[Scene question entries]
--------------------
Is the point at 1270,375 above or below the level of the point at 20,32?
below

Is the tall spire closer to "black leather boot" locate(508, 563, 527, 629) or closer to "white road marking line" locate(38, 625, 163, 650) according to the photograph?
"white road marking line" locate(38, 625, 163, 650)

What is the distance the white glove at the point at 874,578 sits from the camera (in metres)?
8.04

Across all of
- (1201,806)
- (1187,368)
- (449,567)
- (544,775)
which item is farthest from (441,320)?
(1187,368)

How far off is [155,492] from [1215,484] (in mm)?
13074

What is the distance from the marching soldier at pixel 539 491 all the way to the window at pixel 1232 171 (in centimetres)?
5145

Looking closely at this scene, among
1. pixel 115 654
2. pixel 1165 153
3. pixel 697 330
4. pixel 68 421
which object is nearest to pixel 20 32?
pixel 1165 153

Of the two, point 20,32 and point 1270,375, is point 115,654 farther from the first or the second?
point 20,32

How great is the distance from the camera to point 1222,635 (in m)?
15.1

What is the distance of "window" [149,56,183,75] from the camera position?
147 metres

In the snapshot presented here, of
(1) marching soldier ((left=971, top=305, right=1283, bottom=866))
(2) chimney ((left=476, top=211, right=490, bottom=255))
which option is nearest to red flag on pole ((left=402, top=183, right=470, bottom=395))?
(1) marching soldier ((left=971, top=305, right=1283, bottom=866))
--------------------
* _REQUIRED WORK_
Copy out the entries above in full, swapping "white glove" for "gray glove" and leaving everything else as it is.

* _RESULT_
Is the point at 1270,375 above or below the level of the point at 20,32?
below

Is the tall spire closer to "black leather boot" locate(508, 563, 527, 629) or closer to "white road marking line" locate(38, 625, 163, 650) according to the photograph?
"white road marking line" locate(38, 625, 163, 650)

What is the distance the gray glove at the point at 874,578 sits from the camera (in metres)?
8.04

Across all of
- (1201,806)
- (1187,368)
- (449,567)
- (544,775)
which item is farthest from (441,320)?
(1187,368)

How far off is [155,492] from [1215,484] (in mm)?
13074

What is the distance from the marching soldier at pixel 539 491 all the way to the window at pixel 1232 171 (in centimetres)?
5145

Looking closely at this scene, among
1. pixel 115 654
2. pixel 1165 153
3. pixel 697 330
4. pixel 68 421
which object is nearest to pixel 20 32?
pixel 1165 153

Of the two, point 20,32 and point 1270,375, is point 115,654 farther from the first or the second?
point 20,32

How great is the distance from the camera to point 1222,635 (in m)?
15.1

What is the distance of "window" [149,56,183,75] from the camera position?
147 metres

In the snapshot presented here, of
(1) marching soldier ((left=971, top=305, right=1283, bottom=866))
(2) chimney ((left=476, top=211, right=490, bottom=255))
which option is nearest to red flag on pole ((left=402, top=183, right=470, bottom=395))?
(1) marching soldier ((left=971, top=305, right=1283, bottom=866))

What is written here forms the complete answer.